I have never liked practical jokes for just these reasons; making someone think something horrible has happened is never funny, in my opinion (see: Shannen Doherty’s miserable show, “I killed your mother - ha ha! Made you look!”)
To me, a child of the 70s, it was probably just a way to give the kids something to do instead of panicing. I know not wanting to panic the masses was a big thing among TPTB in the 30s & 40s, just look at what passed for tornado preparedness at the time. Authorities were adverse to issuing tornado warnings because they felt that it would incite panic, they reasoned that the effect of panicing masses would be worse than the tornado itself.
Pardon a Yankee-libby WAG here? Maybe this was an outgrowth of some kind of old-time fire-and-brimstone emotional whoopass brought on by hate and fear of the modern secular world, and perhaps some elements of a) fantasized military-type training as a response to that world and b) the powerless feeling of a group of teachers who, just briefly, got to experience power?
My stereotype of traditional southern white culture is that reverence for one’s elders, the military, and God inform nearly everydamnthing folks do, and that there is a great temptation to overapply those principles at the expense of others.

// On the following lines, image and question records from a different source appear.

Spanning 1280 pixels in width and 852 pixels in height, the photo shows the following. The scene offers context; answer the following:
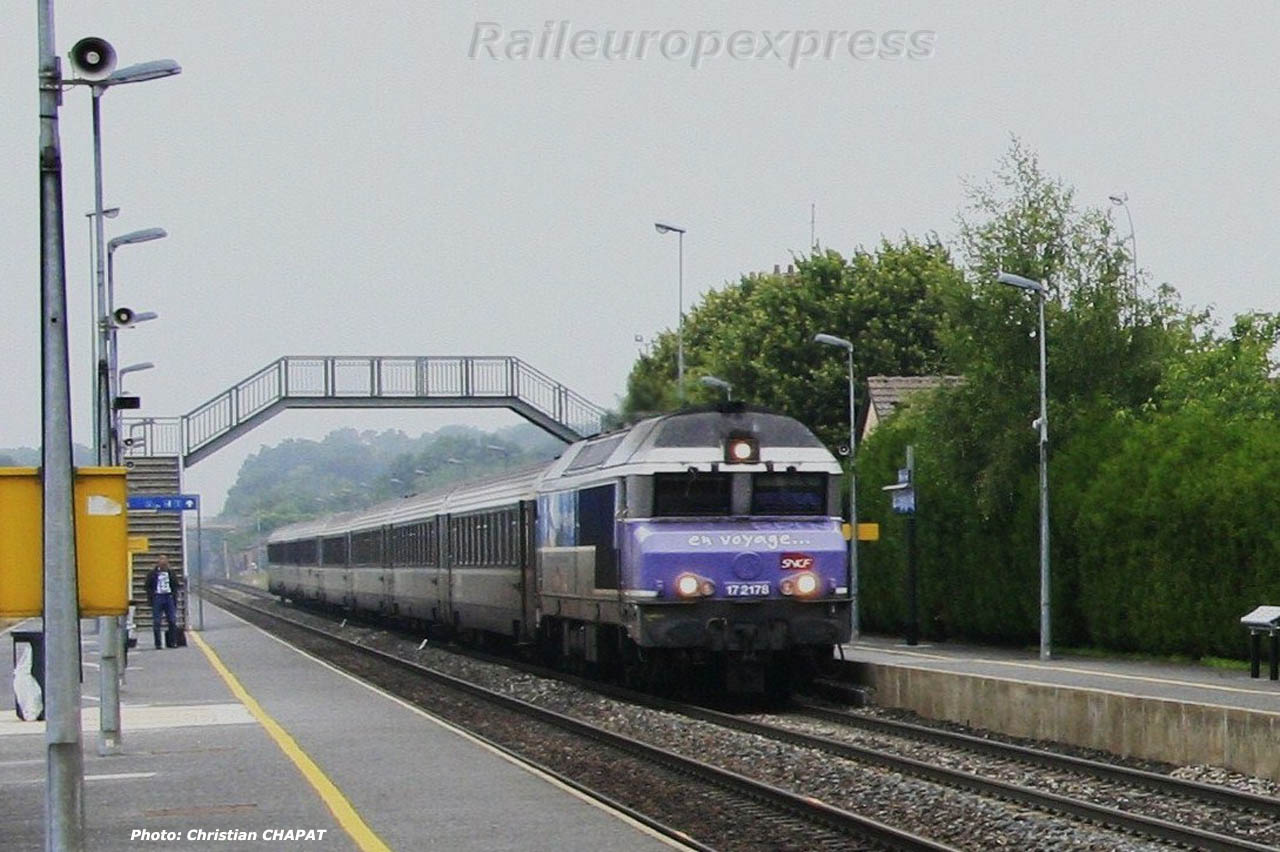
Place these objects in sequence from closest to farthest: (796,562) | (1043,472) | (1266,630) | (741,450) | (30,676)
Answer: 1. (30,676)
2. (796,562)
3. (741,450)
4. (1266,630)
5. (1043,472)

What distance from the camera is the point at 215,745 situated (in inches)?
738

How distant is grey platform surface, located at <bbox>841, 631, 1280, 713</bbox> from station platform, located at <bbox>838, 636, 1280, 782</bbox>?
0.06 feet

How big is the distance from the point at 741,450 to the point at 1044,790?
8434 mm

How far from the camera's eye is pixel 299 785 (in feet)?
49.4

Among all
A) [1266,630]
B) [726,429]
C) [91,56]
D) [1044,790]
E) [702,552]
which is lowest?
[1044,790]

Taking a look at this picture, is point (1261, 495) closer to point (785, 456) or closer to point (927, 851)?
point (785, 456)

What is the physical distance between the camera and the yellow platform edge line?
12211mm

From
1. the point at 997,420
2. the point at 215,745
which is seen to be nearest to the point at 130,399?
the point at 215,745

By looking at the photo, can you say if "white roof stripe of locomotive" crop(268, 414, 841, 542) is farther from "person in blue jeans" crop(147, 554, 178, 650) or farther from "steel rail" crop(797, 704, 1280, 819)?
"person in blue jeans" crop(147, 554, 178, 650)

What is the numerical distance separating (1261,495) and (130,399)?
590 inches

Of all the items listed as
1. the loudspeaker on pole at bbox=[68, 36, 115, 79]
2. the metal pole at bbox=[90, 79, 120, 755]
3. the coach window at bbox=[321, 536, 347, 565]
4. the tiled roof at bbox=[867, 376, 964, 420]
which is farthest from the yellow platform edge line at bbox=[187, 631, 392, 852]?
the coach window at bbox=[321, 536, 347, 565]

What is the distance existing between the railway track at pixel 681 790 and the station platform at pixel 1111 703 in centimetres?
381

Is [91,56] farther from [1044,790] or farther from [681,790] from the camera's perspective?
[1044,790]

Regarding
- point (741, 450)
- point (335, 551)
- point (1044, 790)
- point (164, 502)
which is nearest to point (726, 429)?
point (741, 450)
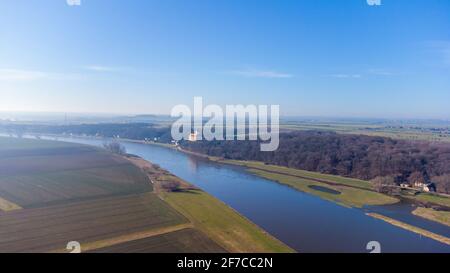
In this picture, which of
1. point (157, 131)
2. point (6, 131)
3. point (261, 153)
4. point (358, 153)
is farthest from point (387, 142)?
point (6, 131)

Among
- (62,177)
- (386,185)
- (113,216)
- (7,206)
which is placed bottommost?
(386,185)

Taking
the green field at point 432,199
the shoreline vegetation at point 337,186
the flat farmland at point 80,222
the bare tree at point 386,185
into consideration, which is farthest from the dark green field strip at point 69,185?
the green field at point 432,199

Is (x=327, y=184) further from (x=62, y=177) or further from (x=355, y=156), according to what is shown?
(x=62, y=177)

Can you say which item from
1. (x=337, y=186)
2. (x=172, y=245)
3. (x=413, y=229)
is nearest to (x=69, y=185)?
(x=172, y=245)

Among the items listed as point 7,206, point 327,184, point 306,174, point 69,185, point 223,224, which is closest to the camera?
point 223,224

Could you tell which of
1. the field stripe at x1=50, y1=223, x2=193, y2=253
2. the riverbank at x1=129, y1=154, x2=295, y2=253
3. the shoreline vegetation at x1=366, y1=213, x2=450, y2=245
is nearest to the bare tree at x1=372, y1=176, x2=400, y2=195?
the shoreline vegetation at x1=366, y1=213, x2=450, y2=245

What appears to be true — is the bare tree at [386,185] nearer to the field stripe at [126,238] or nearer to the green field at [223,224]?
the green field at [223,224]
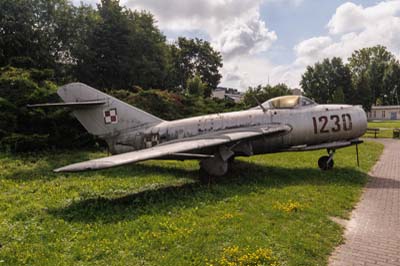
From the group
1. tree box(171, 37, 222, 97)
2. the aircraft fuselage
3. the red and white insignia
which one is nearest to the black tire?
the aircraft fuselage

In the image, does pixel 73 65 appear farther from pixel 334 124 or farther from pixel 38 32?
pixel 334 124

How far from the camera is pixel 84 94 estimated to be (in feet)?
34.5

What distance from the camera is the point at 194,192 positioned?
8.18m

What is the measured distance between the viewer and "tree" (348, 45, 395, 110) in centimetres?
6981

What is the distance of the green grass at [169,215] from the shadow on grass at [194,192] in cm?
3

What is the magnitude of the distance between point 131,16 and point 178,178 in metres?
41.0

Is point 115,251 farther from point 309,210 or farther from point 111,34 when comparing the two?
point 111,34

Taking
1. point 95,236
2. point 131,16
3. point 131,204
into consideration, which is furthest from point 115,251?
point 131,16

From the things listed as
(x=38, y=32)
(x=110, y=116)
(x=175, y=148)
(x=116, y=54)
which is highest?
(x=38, y=32)

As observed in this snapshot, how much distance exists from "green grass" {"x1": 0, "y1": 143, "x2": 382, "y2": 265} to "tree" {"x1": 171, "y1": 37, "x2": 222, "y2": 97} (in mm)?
61692

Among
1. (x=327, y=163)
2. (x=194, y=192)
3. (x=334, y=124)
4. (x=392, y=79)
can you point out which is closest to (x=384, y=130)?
(x=327, y=163)

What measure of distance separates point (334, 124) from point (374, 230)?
521 cm

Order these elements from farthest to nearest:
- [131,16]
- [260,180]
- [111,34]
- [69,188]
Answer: [131,16] < [111,34] < [260,180] < [69,188]

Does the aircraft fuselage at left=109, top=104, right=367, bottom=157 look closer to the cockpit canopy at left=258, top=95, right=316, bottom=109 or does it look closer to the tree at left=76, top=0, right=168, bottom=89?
the cockpit canopy at left=258, top=95, right=316, bottom=109
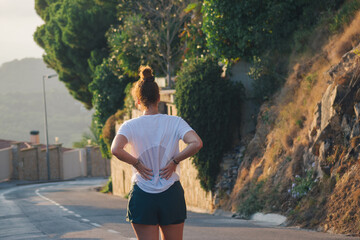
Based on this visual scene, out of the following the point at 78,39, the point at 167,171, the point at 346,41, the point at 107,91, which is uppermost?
the point at 78,39

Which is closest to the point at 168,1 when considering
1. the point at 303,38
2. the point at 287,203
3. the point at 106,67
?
the point at 106,67

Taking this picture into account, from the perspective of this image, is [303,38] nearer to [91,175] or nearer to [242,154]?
[242,154]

I thought that was supposed to be the barrel-equivalent of throwing explosives into a river–the fish all die and float up to the top, whereupon you collect them all easily. No?
(I hereby do not endorse throwing explosives into rivers, or shooting fish in a barrel.)
well, it seems to me that you either hit a fish or miss. If you hit a fish, you’ve (probably) killed it. if you miss, you’ve put a hole in the barrel from which the water will escape and then the fish are left waterless.
Even if you kill the fish with the pressure wave as you suggest, the bullet is probably not actually going to hit them, so you are not technically speaking shooting them.
This has never struck me as a great analogy, since I think actually hitting a fish swimming around in a barrel with a bullet would be pretty tough. “Shooting apples in a barrel” would be better.
I see a few posts above saying it’s just a bunch of teachers involved and asking why nobody checked with an administrator. Isn’t a Vice-Principal an administrator? One such individual was involved, according to the linked report.
When I first heard this story, I was only slightly annoyed because I assumed this was some kind of drill for which the students had been trained, but it was not. In the schools own press release they refer to it no less than five or six times as a prank. They justify themselves by saying that the teacher “made comments about this coming prank on several occasions that week.” So basically, the students should have known better than to be scared. If a gunman ever does decide to show up at that scool, those teachers can look forward to many students who are not willing to fall for the same “prank” again.